== Your objective ==
Convert the part of the listing that opens with the line containing "How far away" and runs through the end of the listing into a Markdown table with the columns Row and Line. Skip blank lines.

== Supplied data ==
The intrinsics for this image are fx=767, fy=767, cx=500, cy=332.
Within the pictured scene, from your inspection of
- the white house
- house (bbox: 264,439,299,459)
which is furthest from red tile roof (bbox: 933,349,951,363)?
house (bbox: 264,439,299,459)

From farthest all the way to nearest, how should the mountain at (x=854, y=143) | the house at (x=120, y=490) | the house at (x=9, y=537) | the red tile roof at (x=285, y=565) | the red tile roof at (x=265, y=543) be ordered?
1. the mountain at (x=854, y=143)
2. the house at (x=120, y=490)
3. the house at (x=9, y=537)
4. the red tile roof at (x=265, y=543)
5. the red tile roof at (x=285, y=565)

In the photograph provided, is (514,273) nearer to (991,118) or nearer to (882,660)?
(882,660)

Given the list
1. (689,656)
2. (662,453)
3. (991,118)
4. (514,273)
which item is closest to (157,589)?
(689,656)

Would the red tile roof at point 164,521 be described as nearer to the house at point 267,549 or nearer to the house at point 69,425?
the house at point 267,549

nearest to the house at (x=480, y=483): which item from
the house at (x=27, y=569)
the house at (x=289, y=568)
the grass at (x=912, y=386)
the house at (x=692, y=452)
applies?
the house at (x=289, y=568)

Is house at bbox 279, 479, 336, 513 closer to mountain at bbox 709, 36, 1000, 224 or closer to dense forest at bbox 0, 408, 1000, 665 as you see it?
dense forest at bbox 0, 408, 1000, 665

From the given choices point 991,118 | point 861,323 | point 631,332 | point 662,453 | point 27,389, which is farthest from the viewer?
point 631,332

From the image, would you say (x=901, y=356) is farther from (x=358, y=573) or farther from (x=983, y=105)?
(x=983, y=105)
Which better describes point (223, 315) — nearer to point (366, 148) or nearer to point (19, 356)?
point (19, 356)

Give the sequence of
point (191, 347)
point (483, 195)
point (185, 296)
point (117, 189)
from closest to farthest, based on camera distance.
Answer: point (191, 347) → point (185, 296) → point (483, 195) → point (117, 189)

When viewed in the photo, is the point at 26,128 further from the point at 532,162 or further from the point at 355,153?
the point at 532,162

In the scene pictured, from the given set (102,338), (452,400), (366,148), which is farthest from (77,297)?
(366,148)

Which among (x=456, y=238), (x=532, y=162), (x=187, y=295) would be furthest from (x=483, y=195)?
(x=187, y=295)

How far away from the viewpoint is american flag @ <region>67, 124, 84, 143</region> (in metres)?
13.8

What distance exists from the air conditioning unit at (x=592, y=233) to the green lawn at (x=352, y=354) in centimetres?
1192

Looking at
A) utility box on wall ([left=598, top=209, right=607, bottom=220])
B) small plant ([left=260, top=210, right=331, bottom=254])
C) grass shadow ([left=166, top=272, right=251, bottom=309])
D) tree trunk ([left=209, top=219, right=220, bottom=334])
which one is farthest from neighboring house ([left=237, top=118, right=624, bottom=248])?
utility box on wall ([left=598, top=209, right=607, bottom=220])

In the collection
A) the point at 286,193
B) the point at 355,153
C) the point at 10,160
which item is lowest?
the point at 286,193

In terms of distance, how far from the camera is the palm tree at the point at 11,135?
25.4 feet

== Task output ==
| Row | Line |
|---|---|
| 1 | How far away from the viewpoint is american flag @ <region>67, 124, 84, 143</region> (in metres)? |
| 2 | 13.8 |
| 3 | What distance exists from the air conditioning unit at (x=592, y=233) to the green lawn at (x=352, y=354) in centimetres? |
| 4 | 1192 |
| 5 | Looking at |
| 6 | A) utility box on wall ([left=598, top=209, right=607, bottom=220]) |
| 7 | B) small plant ([left=260, top=210, right=331, bottom=254]) |
| 8 | C) grass shadow ([left=166, top=272, right=251, bottom=309]) |
| 9 | D) tree trunk ([left=209, top=219, right=220, bottom=334]) |
| 10 | which one is farthest from neighboring house ([left=237, top=118, right=624, bottom=248])? |
| 11 | utility box on wall ([left=598, top=209, right=607, bottom=220]) |
| 12 | In the collection |
| 13 | A) the point at 286,193 |
| 14 | B) the point at 355,153 |
| 15 | C) the point at 10,160 |
| 16 | which item is lowest? |
| 17 | the point at 286,193 |
| 18 | In terms of distance, how far from the camera is the palm tree at the point at 11,135? |
| 19 | 25.4 feet |